#### Description of the task:
Please rewrite the stretch from the start of the items through the line containing "[208,276], [413,353], [33,468]", swapping "camera" for "observer" and leaving everything else unchanged.

——————————

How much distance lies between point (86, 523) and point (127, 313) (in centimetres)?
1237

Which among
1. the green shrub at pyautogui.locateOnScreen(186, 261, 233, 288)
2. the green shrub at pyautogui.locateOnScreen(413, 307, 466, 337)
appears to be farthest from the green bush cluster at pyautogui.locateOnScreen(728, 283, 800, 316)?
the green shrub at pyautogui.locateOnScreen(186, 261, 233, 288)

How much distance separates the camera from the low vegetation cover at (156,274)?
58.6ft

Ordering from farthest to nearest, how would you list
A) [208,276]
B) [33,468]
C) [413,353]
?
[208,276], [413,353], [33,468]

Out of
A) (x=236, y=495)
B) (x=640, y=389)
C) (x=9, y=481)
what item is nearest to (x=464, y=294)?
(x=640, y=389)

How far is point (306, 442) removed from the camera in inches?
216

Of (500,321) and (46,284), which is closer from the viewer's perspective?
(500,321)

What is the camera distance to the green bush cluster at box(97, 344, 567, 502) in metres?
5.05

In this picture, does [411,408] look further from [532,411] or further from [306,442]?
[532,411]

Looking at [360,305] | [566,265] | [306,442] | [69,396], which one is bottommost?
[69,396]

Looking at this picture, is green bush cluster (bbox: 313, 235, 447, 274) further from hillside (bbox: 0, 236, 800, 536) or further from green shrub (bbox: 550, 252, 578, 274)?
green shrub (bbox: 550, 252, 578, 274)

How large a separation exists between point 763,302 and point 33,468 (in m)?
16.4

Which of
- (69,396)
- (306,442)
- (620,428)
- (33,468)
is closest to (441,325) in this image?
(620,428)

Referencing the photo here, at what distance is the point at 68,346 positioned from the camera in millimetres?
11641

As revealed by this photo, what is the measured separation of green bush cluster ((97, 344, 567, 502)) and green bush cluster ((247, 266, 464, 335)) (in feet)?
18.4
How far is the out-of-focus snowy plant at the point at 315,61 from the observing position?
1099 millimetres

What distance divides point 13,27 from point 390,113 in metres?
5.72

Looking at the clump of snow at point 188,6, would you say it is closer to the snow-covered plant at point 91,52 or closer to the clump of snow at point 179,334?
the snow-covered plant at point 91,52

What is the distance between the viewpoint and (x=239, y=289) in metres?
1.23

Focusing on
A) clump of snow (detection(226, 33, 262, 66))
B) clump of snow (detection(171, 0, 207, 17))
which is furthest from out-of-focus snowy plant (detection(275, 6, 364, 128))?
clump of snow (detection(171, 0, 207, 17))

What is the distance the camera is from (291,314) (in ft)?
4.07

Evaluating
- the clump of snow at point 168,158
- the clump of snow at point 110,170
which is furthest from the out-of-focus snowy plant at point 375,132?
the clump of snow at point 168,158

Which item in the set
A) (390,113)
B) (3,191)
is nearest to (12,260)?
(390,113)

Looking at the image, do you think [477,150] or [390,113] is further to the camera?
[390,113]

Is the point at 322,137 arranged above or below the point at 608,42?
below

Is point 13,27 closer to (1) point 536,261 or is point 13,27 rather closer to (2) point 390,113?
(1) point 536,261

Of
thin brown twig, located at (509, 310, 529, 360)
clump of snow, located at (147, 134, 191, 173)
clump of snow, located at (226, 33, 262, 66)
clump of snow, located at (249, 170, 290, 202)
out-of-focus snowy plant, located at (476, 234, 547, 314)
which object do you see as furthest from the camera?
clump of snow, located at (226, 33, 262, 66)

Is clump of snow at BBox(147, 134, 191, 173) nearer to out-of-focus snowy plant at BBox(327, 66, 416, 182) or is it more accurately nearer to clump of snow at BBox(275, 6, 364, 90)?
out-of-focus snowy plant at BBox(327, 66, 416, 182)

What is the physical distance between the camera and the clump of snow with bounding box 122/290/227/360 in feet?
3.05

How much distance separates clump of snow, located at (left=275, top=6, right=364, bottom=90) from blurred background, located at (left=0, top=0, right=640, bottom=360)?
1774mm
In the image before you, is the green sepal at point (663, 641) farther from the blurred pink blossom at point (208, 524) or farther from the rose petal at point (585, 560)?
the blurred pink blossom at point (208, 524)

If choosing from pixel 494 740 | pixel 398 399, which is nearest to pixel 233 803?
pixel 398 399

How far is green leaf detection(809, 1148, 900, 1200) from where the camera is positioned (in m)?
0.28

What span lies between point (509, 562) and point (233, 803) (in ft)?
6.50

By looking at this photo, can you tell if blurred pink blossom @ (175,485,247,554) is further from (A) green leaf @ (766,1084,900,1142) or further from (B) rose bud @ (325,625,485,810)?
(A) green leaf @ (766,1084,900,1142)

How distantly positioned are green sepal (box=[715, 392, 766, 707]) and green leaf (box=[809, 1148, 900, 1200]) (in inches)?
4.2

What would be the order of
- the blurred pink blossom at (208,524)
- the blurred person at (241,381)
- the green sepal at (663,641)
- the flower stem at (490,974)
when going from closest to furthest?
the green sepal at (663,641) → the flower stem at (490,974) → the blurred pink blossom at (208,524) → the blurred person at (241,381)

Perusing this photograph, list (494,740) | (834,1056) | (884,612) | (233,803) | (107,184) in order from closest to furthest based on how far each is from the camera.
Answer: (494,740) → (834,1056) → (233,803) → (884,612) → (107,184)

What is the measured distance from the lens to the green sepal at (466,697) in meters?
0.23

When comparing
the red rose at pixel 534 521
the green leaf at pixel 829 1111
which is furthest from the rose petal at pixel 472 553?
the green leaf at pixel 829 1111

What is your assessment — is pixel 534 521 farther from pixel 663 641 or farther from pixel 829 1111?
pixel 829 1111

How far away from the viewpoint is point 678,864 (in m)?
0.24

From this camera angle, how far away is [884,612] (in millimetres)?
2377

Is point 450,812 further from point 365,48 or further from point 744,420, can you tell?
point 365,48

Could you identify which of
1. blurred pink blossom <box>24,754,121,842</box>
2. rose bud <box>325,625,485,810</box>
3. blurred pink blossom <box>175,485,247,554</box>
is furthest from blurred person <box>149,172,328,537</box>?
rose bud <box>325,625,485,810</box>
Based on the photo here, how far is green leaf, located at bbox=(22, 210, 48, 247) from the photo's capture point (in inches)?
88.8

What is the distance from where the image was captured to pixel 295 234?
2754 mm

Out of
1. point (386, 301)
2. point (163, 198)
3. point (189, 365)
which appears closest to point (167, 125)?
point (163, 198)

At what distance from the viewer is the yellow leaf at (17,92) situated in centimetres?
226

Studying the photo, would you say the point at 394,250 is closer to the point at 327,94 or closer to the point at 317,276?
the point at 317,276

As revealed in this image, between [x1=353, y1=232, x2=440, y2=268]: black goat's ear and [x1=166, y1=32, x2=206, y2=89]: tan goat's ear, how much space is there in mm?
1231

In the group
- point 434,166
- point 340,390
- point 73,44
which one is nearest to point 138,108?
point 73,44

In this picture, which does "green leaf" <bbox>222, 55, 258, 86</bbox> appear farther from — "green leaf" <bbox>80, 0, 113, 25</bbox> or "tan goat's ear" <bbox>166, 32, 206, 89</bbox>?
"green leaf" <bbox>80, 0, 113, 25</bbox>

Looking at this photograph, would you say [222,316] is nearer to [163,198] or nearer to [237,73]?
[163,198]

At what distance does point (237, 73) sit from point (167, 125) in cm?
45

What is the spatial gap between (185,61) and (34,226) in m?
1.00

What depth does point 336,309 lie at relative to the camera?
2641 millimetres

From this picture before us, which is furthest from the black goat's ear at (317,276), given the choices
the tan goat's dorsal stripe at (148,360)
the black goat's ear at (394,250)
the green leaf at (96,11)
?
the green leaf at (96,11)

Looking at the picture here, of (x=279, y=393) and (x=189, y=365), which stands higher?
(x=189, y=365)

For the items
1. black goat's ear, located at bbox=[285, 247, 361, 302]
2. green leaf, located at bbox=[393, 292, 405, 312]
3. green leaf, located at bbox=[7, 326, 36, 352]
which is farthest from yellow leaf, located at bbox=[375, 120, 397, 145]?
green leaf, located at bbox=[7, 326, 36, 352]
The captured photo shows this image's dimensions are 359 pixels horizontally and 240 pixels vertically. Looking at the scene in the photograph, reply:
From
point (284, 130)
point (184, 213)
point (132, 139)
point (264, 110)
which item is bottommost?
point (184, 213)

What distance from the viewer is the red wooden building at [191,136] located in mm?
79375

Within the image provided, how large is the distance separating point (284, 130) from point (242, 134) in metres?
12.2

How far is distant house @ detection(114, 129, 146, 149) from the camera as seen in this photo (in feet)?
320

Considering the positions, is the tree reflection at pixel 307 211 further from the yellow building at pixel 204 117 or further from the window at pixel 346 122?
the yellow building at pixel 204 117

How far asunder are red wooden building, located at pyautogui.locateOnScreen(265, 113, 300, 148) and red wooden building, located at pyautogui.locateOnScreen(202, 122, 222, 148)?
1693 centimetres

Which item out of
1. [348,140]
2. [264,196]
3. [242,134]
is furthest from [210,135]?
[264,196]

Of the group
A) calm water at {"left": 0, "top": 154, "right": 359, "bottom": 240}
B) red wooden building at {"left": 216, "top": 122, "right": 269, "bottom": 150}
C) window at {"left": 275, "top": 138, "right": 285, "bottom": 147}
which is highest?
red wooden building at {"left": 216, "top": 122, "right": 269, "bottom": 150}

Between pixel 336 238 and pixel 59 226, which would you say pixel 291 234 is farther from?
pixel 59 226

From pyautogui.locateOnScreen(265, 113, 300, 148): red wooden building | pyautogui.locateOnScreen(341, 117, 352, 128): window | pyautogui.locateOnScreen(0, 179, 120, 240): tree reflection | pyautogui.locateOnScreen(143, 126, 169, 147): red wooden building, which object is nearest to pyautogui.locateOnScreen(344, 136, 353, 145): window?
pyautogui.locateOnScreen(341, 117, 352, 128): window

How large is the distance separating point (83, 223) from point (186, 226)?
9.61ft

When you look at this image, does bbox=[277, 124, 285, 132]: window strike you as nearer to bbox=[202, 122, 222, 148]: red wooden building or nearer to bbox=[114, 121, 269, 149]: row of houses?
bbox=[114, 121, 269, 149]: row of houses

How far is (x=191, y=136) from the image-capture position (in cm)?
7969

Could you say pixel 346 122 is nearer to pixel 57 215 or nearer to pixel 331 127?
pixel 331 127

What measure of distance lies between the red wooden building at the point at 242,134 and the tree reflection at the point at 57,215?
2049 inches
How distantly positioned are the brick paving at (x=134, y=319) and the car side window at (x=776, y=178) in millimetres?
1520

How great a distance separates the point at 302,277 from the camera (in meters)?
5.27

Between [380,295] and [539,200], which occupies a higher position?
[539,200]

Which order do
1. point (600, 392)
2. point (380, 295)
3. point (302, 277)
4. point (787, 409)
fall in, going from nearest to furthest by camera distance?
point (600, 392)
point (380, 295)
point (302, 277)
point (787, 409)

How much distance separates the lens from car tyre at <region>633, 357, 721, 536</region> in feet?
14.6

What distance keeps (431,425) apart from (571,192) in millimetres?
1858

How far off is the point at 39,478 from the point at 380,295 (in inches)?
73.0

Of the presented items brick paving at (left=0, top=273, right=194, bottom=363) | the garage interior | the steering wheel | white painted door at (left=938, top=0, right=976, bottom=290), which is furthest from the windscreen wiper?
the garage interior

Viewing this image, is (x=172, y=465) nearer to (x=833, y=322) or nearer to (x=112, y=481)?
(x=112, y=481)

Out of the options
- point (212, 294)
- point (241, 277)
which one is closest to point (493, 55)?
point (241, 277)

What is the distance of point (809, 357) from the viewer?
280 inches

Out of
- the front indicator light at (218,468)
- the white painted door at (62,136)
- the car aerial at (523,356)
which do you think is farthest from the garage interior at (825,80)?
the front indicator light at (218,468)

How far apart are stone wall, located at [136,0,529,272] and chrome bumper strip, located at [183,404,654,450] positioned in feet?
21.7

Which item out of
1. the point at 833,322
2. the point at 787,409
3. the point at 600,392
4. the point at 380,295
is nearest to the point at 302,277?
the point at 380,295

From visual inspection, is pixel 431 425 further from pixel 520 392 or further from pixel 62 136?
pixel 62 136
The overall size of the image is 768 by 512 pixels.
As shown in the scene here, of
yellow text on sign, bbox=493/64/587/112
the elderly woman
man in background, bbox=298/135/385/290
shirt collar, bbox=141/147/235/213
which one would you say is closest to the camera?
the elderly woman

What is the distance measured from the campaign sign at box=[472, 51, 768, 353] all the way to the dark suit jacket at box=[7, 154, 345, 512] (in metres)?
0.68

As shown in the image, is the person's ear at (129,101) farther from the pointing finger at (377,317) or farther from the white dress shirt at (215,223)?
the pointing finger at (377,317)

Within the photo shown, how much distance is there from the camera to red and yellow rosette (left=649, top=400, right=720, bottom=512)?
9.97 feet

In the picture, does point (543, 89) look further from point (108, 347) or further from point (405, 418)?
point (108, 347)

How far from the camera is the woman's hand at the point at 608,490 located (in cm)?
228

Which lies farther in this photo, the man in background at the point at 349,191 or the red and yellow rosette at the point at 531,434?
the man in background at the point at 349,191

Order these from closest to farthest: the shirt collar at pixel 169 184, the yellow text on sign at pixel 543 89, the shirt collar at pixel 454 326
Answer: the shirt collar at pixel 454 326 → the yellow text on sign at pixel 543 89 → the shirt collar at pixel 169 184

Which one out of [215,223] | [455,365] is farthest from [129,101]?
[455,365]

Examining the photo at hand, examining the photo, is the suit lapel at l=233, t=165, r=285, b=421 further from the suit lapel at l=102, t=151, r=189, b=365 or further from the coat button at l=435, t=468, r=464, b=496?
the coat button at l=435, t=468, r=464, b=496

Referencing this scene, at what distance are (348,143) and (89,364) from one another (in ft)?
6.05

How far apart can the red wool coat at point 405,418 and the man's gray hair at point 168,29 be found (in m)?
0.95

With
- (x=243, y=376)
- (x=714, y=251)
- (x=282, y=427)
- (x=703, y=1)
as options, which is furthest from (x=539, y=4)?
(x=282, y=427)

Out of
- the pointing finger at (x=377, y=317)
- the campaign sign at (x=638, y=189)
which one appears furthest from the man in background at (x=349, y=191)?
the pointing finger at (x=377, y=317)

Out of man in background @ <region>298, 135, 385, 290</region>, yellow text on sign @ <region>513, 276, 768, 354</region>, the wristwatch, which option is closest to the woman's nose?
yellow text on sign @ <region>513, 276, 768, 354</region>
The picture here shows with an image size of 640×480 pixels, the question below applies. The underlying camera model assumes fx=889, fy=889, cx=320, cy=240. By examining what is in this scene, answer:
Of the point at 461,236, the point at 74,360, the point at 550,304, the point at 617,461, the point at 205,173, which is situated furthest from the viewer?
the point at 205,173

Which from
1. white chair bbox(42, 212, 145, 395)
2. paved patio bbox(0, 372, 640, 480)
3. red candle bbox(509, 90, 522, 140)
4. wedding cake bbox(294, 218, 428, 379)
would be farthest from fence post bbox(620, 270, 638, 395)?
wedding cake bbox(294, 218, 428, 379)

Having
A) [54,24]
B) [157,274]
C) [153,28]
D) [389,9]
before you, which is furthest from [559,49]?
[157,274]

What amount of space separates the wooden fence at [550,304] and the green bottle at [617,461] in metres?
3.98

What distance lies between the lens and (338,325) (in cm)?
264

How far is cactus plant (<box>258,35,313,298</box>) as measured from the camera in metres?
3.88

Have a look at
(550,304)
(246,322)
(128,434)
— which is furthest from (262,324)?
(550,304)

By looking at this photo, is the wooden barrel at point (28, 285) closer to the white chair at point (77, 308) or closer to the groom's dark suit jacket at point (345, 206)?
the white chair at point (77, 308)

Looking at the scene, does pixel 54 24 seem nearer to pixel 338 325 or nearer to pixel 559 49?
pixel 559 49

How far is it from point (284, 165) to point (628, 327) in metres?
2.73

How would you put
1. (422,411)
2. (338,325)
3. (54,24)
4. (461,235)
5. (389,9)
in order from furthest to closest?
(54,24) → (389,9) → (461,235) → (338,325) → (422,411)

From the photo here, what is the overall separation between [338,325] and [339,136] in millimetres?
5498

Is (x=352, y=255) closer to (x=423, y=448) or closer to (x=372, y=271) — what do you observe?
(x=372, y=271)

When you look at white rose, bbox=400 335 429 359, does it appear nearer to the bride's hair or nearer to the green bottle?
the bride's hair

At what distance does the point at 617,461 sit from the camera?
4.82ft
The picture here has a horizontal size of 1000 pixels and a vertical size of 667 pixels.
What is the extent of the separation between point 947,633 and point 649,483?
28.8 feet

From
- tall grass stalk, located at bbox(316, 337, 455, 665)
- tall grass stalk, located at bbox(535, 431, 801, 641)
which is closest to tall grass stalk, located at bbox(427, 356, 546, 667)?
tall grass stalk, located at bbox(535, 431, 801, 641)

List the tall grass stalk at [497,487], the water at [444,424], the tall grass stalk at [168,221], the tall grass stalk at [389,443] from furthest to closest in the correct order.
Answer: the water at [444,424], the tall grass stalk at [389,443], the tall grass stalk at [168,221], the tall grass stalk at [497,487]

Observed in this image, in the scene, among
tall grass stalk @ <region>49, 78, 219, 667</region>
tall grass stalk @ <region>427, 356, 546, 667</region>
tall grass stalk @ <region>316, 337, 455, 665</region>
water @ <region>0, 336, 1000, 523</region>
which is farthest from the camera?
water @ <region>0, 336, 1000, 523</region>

——————————

#### Result of the exercise:
How much distance lies between point (86, 523) and point (127, 313) (in centimetres)?
1237

Which among
1. the green shrub at pyautogui.locateOnScreen(186, 261, 233, 288)
2. the green shrub at pyautogui.locateOnScreen(413, 307, 466, 337)
appears to be farthest from the green bush cluster at pyautogui.locateOnScreen(728, 283, 800, 316)?
the green shrub at pyautogui.locateOnScreen(186, 261, 233, 288)

How much distance separates the observer from the low vegetation cover at (156,274)?
58.6ft

Ordering from farthest to nearest, how would you list
A) [208,276]
B) [33,468]
C) [413,353]
?
[208,276], [413,353], [33,468]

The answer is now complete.